Bolduc plays with a robust alto tone that sometimes comes close to sounding like a tenor. Recorded with a clarity that allows for listeners to even hear the pads of his horn in sections, he plays with invention throughout that encompasses both fire and a sugary playfulness. His four-minute solo feature "Le Temps d'une Paix allows him to flex quite mightily from languid tones to speedy runs that come close but never veer into a purely technical realm.
With a doubt, Bolduc feels at home and in complete command on all these pieces, from the solo workout to the sing-song opening of the following track, "Bobino, where pianist John Roney follows his every note verbatim in the higher register, creating a dizzying chase-like feel.
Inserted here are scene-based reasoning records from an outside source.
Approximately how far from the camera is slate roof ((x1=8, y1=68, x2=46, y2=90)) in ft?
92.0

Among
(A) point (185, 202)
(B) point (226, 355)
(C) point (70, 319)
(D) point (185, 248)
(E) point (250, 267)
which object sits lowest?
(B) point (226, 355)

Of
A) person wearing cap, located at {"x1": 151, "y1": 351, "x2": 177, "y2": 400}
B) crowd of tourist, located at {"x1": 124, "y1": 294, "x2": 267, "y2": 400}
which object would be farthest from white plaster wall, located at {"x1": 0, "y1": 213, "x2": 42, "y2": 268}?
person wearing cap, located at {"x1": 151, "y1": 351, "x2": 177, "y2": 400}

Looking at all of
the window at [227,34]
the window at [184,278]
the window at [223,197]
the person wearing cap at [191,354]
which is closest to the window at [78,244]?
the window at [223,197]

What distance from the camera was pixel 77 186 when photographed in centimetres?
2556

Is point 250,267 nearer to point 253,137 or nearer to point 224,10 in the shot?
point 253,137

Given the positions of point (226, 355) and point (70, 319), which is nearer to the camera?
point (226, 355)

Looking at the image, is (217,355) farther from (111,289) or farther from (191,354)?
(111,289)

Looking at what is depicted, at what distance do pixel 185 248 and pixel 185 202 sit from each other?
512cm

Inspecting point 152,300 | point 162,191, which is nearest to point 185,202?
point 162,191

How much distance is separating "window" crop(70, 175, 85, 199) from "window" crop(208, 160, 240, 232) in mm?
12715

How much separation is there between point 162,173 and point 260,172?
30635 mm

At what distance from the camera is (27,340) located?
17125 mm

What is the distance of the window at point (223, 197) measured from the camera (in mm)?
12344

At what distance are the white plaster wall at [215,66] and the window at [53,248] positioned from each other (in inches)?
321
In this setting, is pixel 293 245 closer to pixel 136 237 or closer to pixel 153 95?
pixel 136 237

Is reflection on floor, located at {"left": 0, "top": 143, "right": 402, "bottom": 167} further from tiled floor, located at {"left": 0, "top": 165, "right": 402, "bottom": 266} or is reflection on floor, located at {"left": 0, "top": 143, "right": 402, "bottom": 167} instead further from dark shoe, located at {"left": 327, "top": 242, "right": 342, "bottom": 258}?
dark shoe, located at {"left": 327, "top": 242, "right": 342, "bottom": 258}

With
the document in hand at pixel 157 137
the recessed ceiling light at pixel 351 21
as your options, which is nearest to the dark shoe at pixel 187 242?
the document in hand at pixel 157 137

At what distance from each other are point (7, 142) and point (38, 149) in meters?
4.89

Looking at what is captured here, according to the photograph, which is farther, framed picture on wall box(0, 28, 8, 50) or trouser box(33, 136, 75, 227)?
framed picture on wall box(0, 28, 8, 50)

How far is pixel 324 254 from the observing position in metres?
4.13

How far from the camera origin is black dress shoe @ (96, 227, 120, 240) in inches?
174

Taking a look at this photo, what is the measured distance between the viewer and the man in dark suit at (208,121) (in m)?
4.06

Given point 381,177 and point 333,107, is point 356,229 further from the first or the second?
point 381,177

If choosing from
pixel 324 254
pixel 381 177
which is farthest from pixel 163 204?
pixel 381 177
And while the theme of "Bobino almost borders on the saccharine, once Bolduc, Roney, and cellist Sheila Hannigan take hold and work on its basic musical structure, they transform it into a viable vehicle for improvisation.
The musicians often pair up and follow the pace of another, even into climaxes like the one on "Sol et Gobelet, but the larger statements are made individually. Hannigan especially shines in her various features, imbuing the music with a personality unmistakably colored by her instrument.
Throughout Cote d'écoute
, Bolduc, Roney, and Hannigan are lyrical and fleet-fingered. Fortunately the songs Bolduc picked are often hearty enough to house both tribute and improvisations without losing their personality or sounding too cliche. The album's roughly hour-long length may be its only harbinger for listeners, but for those who find consistent enjoyment in albums of unabashed fun and beauty, Cote d'écoute
is a strong choice. And as odd as TV theme music may sometimes appear to be, this album proves that this material can be a viable mode of expression in the right hands.